Гюрза удивился еще больше. Мика никогда не упоминал о брате-близнеце, и это было новостью.
— Где он сейчас?
— Нет его. Он умер, когда нам было по четыре года.
— Прости, — сказал Гюрза.
— Не за что. Ты же не знал, — сухо отреагировал Мика. — У нас был дом в деревне, там жили дед с бабкой, родители матери. Им уже под семьдесят было, но еще крепкие были — бабка дояркой работала, а дед по-разному — кому дрова наколет, кому дом покрасит. Потом бабку корова насмерть зашибла. Дед какое-то время крепился, потом бухать начал — деревня все же. Чуть дом по «белке» не спалил. Но потом мать его к себе взяла, нам тогда по два года было. В городе дед вроде немного отошел, а летом опять запросился в деревню.
Они прошли большой мост, спустились по ступенькам и оказались на каком-то пустыре.
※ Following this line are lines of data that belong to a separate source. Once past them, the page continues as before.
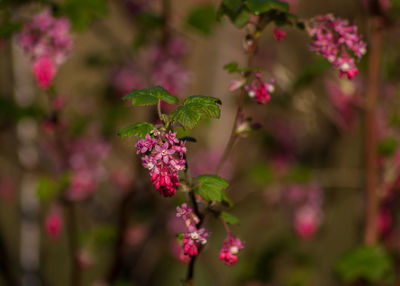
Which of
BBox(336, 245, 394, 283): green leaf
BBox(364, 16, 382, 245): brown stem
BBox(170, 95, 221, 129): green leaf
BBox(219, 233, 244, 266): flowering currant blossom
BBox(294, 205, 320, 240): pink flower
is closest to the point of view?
BBox(170, 95, 221, 129): green leaf

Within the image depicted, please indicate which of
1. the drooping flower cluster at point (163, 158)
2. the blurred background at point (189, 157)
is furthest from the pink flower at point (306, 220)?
the drooping flower cluster at point (163, 158)

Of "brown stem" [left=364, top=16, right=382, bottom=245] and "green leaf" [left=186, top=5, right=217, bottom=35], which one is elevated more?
"green leaf" [left=186, top=5, right=217, bottom=35]

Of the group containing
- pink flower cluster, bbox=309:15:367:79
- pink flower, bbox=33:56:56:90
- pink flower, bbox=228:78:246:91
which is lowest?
pink flower, bbox=228:78:246:91

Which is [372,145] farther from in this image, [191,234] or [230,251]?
[191,234]

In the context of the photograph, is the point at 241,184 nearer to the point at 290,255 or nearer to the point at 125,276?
the point at 290,255

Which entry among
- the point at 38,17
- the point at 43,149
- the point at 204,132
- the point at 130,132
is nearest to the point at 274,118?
the point at 204,132

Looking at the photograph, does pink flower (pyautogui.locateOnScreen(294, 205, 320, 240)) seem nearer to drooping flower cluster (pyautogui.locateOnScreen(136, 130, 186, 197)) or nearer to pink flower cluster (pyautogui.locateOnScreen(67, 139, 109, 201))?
pink flower cluster (pyautogui.locateOnScreen(67, 139, 109, 201))

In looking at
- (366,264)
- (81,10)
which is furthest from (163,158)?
(366,264)

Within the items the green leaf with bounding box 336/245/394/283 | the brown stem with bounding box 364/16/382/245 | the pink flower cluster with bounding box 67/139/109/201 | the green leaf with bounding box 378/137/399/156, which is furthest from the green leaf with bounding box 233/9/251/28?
the pink flower cluster with bounding box 67/139/109/201
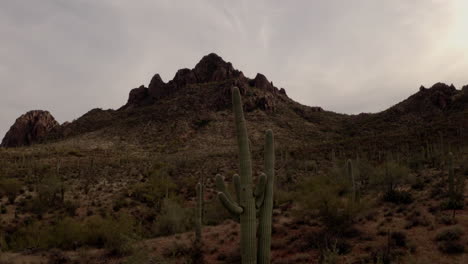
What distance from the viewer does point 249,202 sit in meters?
7.73

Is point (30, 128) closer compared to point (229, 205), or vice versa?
point (229, 205)

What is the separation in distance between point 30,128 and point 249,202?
292ft

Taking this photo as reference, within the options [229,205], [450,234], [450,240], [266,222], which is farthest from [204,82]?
[229,205]

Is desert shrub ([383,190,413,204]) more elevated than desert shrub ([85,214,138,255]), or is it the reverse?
desert shrub ([383,190,413,204])

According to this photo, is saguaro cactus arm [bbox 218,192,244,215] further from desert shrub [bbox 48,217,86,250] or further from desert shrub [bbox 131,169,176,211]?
desert shrub [bbox 131,169,176,211]

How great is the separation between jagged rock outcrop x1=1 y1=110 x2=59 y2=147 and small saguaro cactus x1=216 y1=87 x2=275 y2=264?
80.7m

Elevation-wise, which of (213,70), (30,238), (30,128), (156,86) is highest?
(213,70)

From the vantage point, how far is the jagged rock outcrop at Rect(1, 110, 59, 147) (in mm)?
79088

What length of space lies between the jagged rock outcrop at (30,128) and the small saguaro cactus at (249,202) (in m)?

Впереди чернели гигантские холмы свалки. Светлые обрывки пакетов и бумаги напоминали снег на горных вершинах.
— Чуешь запах, Гюрза? Знакомый донельзя, — промолвил Мика. Гюрза вдохнул. Да, знакомый донельзя, с этим не поспоришь. Игривый ветерок донес до них этот запах, и череда смутных воспоминаний вихрем пронеслась в его мозгу.
— Что было дальше? — спросил он, и Мика продолжил рассказ:
— Его снова отвезли в деревню. Первое время мать ездила к нему, но потом мы с Димкой долго болели, и около года никаких известий от деда не было. На письма он тоже не отвечал. Мать все собиралась к нему съездить, но нас с Димкой нужно было с кем-то оставить. Была у нас одна соседка — тетя Варя. Редкостная пьянь. Вечно у матери бабки одалживала. Но она была единственная, кто был готов за пятерку посидеть с нами.
Сами того не замечая, друзья шли в сторону свалки. Ноги иногда проваливались в ямы, наполненные студенистой грязью, из-под наваленного мусора то и дело выскакивали потревоженные крысы.
— В этот день мать снова оставила нас с этой алкашкой. А в обед пришел дед. Просто позвонил в дверь, а Варя открыла. Я еще был маленьким, но уже тогда что-то нехорошее почувствовал, как только его увидел. Он был похож… На мумию, которая ожила в каком-то заброшенном пыльном музее, вылезла из своего саркофага и приперлась к нам, воняя бальзамом и старыми бинтами.